*Задание:* Перепишите без изменений фрагмент приведенного ниже отрывка о бытийных ценностях: от слов «Справедливость — еще» до слов «скверну и продажность.».

*Цитируемый отрывок:*
Чтобы доказать кое-что, я провел серию экспериментов с красивым и уродливым окружением. Когда изображения человеческих лиц предъявлялись испытуемым для оценки в уродливой комнате, те воспринимали изображенных людей как психотиков, параноиков, опасных субъектов. Это показывает, что лица и, как можно предположить, люди вообще выглядят плохо в уродливом окружении. В какой мере оно влияет на вас, зависит от вашей чувствительности и от того, насколько легко вы можете отвлечься от неприятных стимулов. Развивая тему, можно сказать, что жизнь в неприятном окружении со скверными людьми — это патогенный фактор. Если же вы предпочтете проводить время с красивыми и достойными людьми, то обнаружите, что чувствуете себя лучше и возвышеннее.

Справедливость — еще одна бытийная ценность, и история дала нам множество примеров того, что происходит с людьми, когда они лишаются ее на длительный период времени. На Гаити, например, научились ничему не доверять, цинично относиться ко всем другим людям, полагая, что всюду, если копнуть, обнаружишь скверну и продажность.

Меня очень интересует метапатологическое состояние, когда человек не находит себе применения. Я встречал многих юношей, вроде бы соответствующих всем критериям самоактуализации; их базовые потребности удовлетворены, и они не обнаруживают явных психологических симптомов, которые вызывали бы тревогу. Тем не менее они обеспокоены и расстроены. Они не доверяют никаким бытийным ценностям, никаким ценностям, исповедуемым людьми старше тридцати. Такие слова, как «истина», «добро», «любовь», они считают пустым звуком. Они даже потеряли веру в свою способность сделать мир лучше, и все, что они могут делать, — это протестовать бессмысленным и деструктивным образом. Если нет ценностей, руководящих жизнью, то можно не быть невротиком, но тем не менее страдать от когнитивных и духовных расстройств, поскольку в определенной степени связь с действительностью искажена и нарушена.

*Исходный материал:*
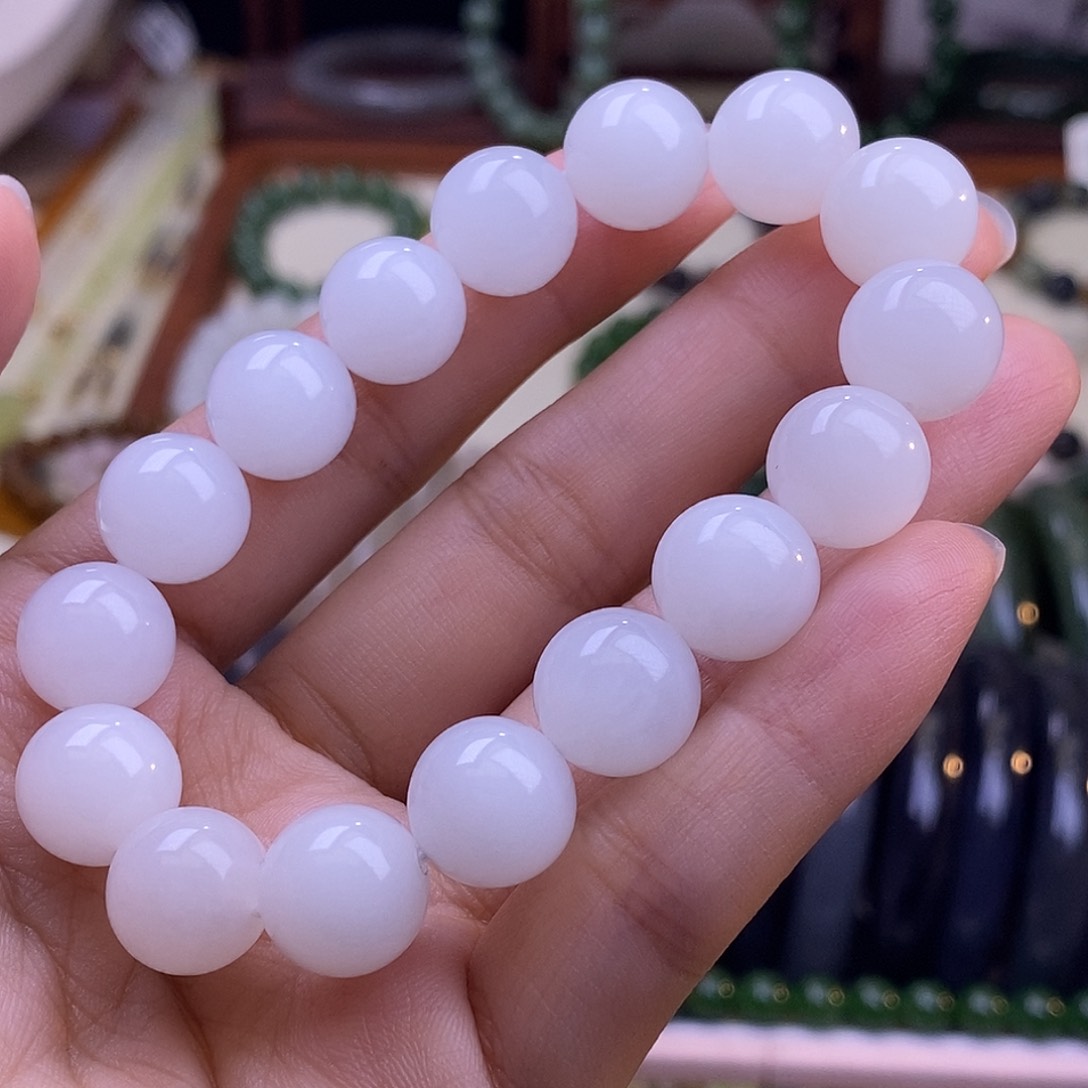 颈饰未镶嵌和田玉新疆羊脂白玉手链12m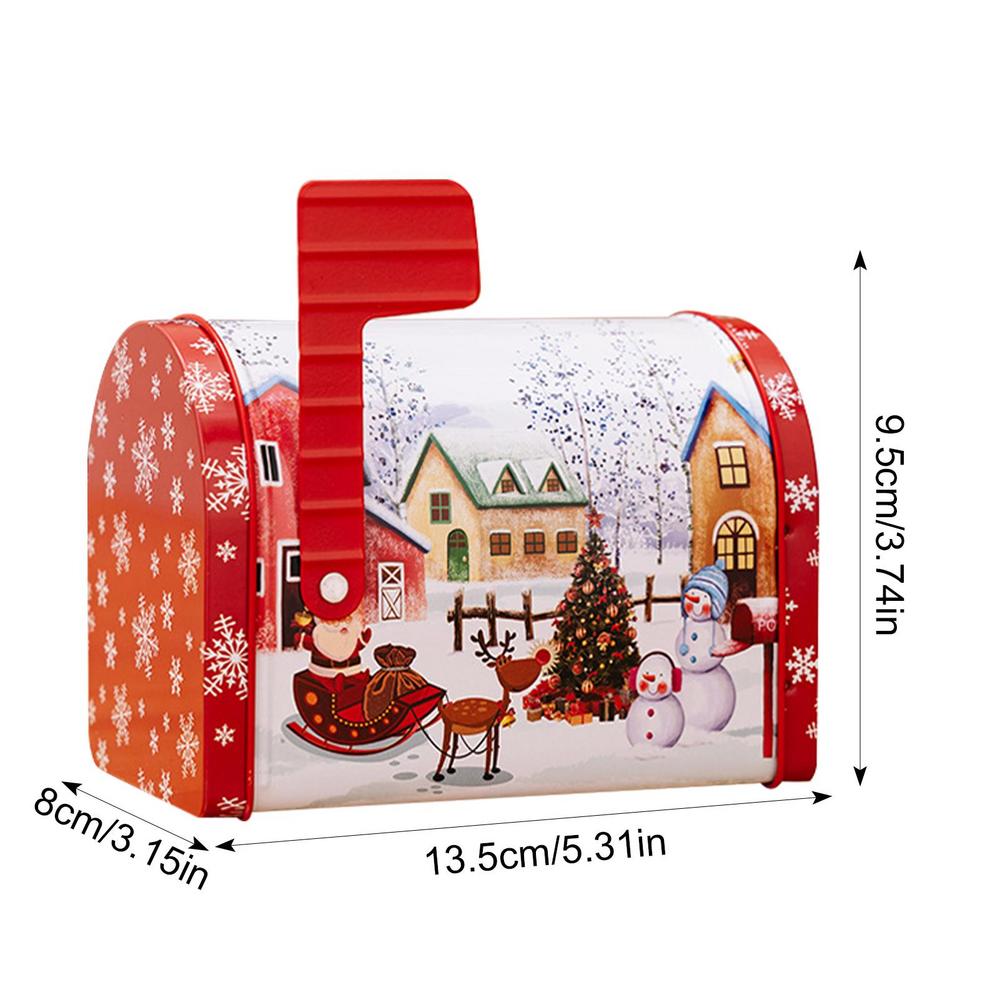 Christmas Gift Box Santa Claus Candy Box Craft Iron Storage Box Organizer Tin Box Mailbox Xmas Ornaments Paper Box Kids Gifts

*Решение:*
Справедливость — еще одна бытийная ценность, и история дала нам множество примеров того, что происходит с людьми, когда они лишаются ее на длительный период времени. На Гаити, например, научились ничему не доверять, цинично относиться ко всем другим людям, полагая, что всюду, если копнуть, обнаружишь скверну и продажность.